(Spatial question entries)
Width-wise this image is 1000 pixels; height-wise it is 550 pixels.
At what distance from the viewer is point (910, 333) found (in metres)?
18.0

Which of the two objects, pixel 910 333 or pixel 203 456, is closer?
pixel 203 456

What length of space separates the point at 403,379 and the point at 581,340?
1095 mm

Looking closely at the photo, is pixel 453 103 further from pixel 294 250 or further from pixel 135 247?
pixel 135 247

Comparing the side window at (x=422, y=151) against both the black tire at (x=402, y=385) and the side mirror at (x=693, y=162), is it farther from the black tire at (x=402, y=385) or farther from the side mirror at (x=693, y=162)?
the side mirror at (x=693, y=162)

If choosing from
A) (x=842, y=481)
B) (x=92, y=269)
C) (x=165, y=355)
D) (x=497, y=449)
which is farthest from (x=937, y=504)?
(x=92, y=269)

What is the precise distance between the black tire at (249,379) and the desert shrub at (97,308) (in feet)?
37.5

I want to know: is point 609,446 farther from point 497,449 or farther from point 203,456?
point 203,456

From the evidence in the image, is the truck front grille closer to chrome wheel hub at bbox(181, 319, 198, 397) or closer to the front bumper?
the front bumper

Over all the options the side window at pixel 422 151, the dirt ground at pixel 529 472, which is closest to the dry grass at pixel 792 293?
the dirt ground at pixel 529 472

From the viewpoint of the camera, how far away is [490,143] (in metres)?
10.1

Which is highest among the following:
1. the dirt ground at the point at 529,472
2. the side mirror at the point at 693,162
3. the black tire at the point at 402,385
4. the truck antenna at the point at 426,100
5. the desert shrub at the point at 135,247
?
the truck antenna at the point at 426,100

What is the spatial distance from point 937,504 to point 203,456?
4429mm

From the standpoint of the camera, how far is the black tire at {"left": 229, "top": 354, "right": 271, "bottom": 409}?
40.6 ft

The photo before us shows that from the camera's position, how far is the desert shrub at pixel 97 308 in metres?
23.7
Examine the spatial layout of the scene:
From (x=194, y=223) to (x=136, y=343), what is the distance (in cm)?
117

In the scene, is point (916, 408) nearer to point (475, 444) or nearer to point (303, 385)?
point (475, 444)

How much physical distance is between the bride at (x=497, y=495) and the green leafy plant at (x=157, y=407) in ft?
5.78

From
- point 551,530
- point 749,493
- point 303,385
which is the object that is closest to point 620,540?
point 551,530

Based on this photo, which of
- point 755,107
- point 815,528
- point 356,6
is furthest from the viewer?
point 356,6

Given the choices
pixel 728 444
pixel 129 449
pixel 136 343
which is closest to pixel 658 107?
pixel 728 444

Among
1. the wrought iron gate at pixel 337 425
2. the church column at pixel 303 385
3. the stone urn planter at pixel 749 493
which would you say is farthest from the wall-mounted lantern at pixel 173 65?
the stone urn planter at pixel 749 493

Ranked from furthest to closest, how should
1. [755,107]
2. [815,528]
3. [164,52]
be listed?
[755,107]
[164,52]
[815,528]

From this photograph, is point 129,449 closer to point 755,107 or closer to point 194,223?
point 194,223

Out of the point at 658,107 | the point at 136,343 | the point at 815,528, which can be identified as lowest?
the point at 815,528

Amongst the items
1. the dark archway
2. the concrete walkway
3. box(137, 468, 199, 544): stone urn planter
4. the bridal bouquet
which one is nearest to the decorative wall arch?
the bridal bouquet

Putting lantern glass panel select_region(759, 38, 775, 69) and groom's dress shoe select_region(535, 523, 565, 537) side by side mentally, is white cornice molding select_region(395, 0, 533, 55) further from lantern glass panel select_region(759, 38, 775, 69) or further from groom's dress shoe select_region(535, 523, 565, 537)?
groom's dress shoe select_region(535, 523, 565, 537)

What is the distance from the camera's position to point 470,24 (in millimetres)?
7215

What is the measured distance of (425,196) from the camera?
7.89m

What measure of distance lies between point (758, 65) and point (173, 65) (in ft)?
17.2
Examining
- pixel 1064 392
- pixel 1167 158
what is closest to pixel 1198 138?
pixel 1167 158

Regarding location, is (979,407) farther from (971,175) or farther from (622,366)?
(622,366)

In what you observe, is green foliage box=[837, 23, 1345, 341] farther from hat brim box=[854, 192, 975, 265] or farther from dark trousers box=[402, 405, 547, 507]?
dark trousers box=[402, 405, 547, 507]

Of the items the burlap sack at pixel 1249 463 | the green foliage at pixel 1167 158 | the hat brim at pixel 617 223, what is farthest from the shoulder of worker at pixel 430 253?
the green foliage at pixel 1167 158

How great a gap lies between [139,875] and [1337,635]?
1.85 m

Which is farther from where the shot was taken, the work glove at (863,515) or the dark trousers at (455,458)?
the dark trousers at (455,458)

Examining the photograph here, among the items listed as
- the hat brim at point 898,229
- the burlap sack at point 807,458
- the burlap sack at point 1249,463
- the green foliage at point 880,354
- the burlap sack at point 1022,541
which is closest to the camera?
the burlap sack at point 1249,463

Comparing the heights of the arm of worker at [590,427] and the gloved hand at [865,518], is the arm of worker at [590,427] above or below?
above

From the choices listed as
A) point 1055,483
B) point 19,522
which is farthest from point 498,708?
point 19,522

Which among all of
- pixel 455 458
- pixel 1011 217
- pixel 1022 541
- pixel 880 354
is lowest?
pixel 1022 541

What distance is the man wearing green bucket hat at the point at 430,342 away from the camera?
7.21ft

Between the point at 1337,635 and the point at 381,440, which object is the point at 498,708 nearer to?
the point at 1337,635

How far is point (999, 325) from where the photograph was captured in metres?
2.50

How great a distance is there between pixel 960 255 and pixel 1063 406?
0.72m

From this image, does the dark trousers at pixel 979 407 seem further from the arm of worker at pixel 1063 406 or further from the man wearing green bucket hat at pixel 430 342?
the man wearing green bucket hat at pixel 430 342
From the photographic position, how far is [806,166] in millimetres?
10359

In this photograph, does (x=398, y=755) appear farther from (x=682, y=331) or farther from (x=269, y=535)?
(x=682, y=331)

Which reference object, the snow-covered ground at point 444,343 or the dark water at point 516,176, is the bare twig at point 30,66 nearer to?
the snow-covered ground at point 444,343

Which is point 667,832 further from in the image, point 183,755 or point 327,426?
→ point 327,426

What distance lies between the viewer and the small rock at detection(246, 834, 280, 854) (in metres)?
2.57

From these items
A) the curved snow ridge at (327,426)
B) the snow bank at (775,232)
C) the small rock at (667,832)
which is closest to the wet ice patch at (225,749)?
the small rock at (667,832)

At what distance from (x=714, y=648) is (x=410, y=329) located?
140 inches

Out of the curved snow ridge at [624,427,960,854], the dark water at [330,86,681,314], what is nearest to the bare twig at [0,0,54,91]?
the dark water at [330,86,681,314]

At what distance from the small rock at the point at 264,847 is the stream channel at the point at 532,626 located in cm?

■ Work to complete ■
Give back exactly the lines running from the line containing "From these items" through the end of the material above, both included, and nothing beyond them.

■ Complete output ■
From these items
A) the curved snow ridge at (327,426)
B) the snow bank at (775,232)
C) the small rock at (667,832)
which is closest to the wet ice patch at (225,749)?
the small rock at (667,832)

At what distance from (x=714, y=648) is (x=410, y=329) located?
140 inches

Out of the curved snow ridge at [624,427,960,854], the dark water at [330,86,681,314], what is nearest to the bare twig at [0,0,54,91]?
the dark water at [330,86,681,314]

At what distance from the small rock at the point at 264,847 is the stream channel at the point at 532,626 located in cm?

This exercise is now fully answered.